Task details: Which lines in the data below contain the string "moose"? Show each one.

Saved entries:

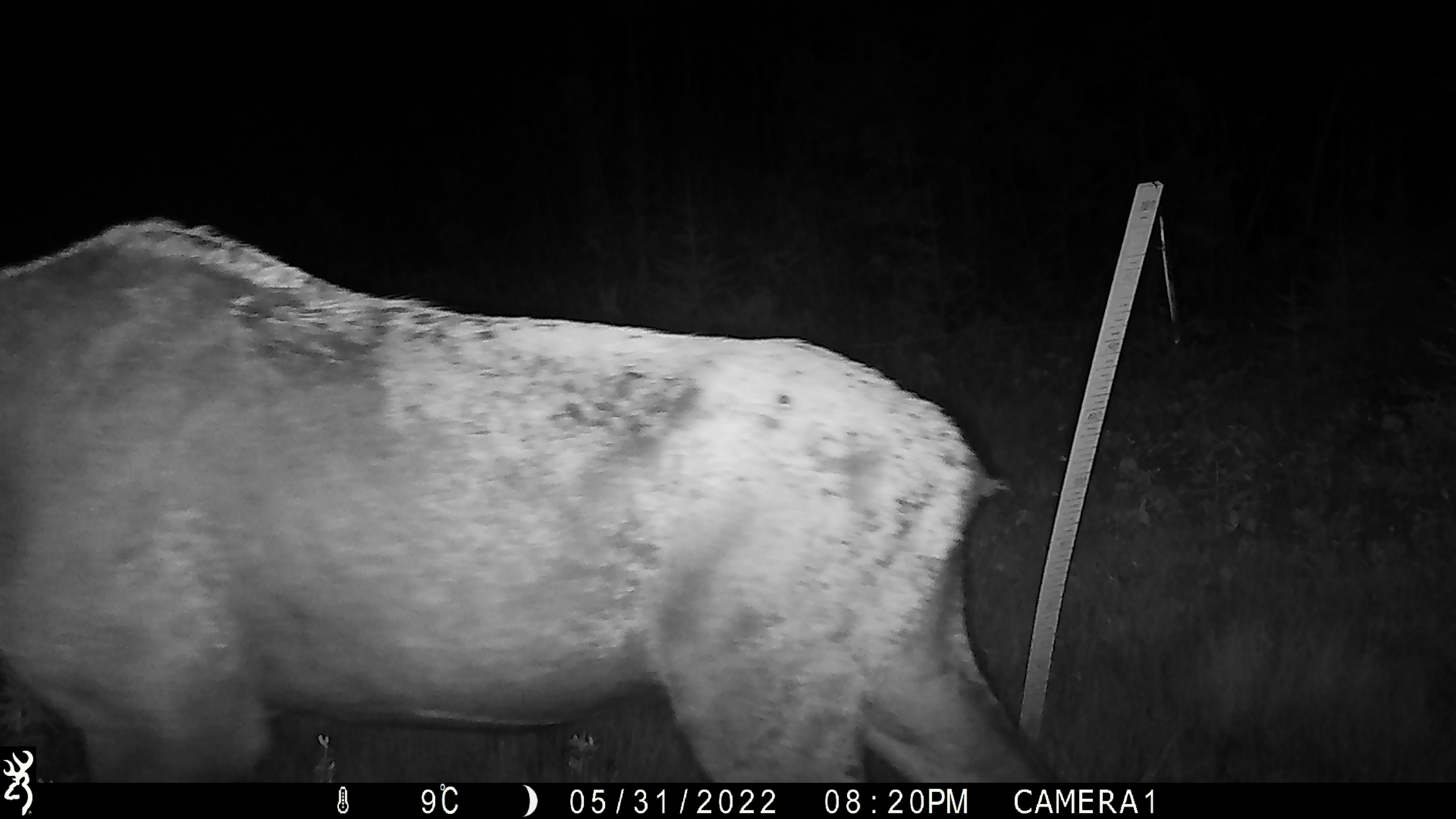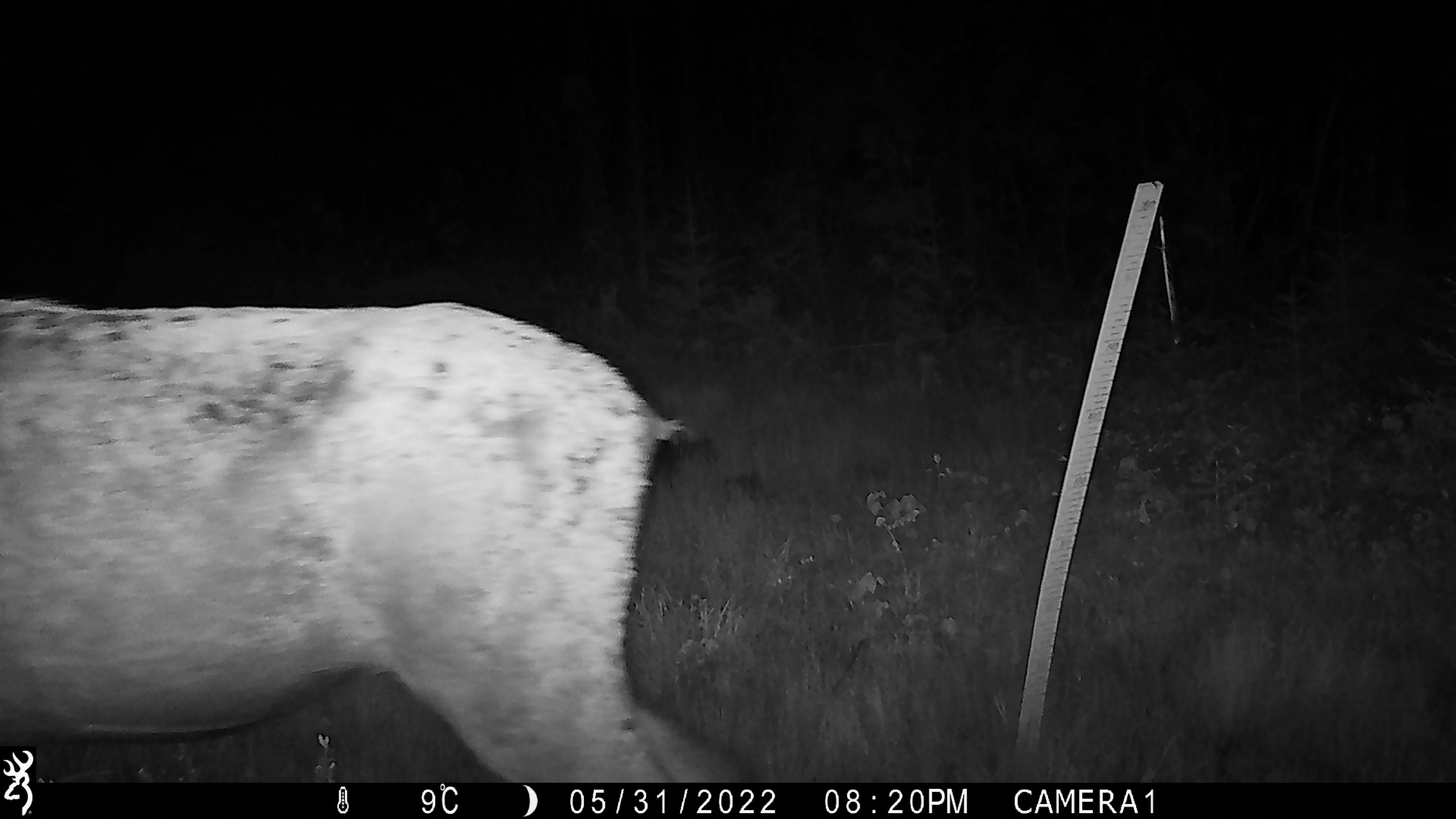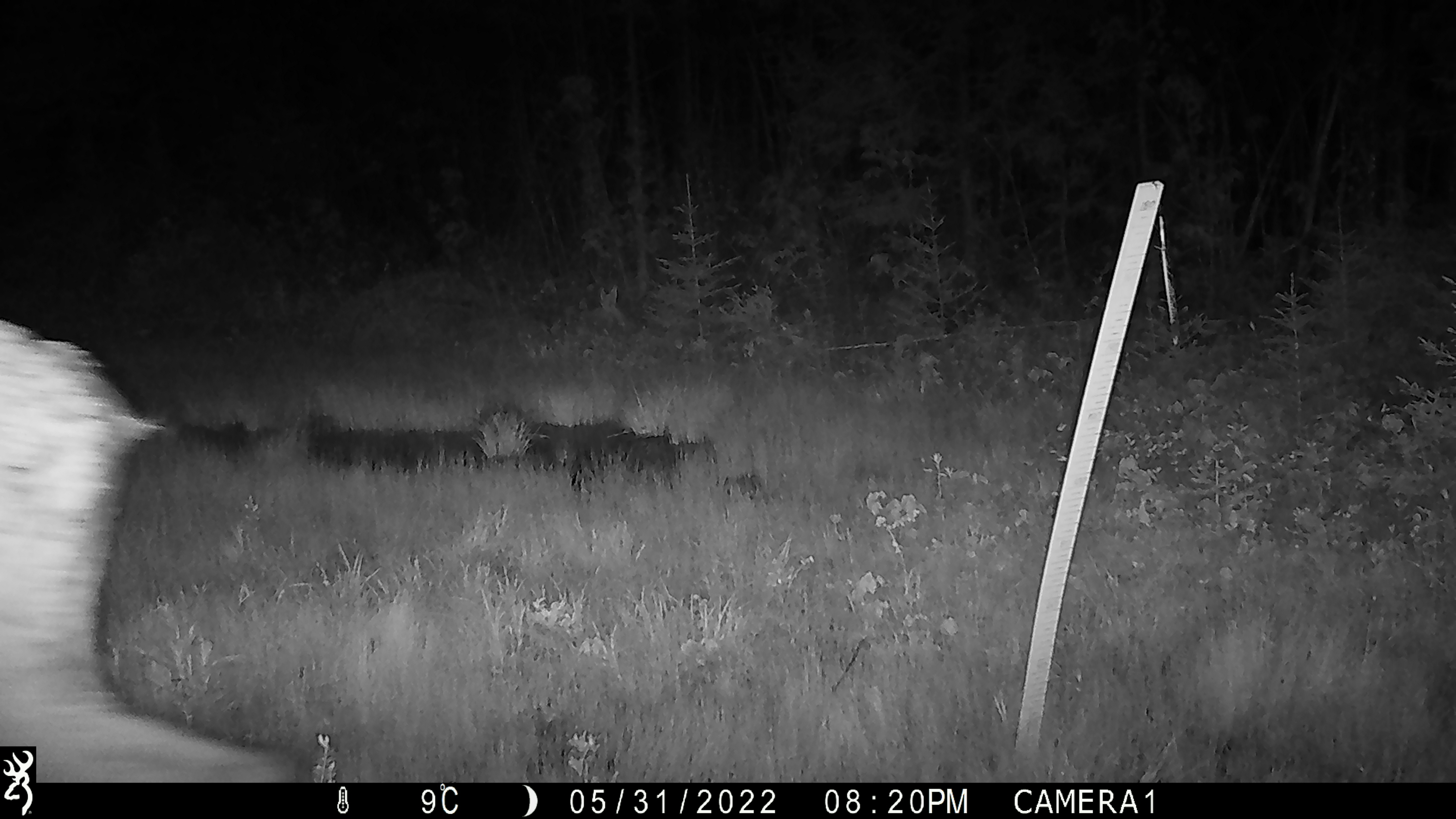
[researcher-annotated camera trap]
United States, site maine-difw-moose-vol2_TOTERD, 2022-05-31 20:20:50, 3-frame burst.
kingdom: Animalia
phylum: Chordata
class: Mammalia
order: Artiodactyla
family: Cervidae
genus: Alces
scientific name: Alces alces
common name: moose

Your solution:
United States, site maine-difw-moose-vol2_TOTERD, 2022-05-31 20:20:50, 3-frame burst.
common name: moose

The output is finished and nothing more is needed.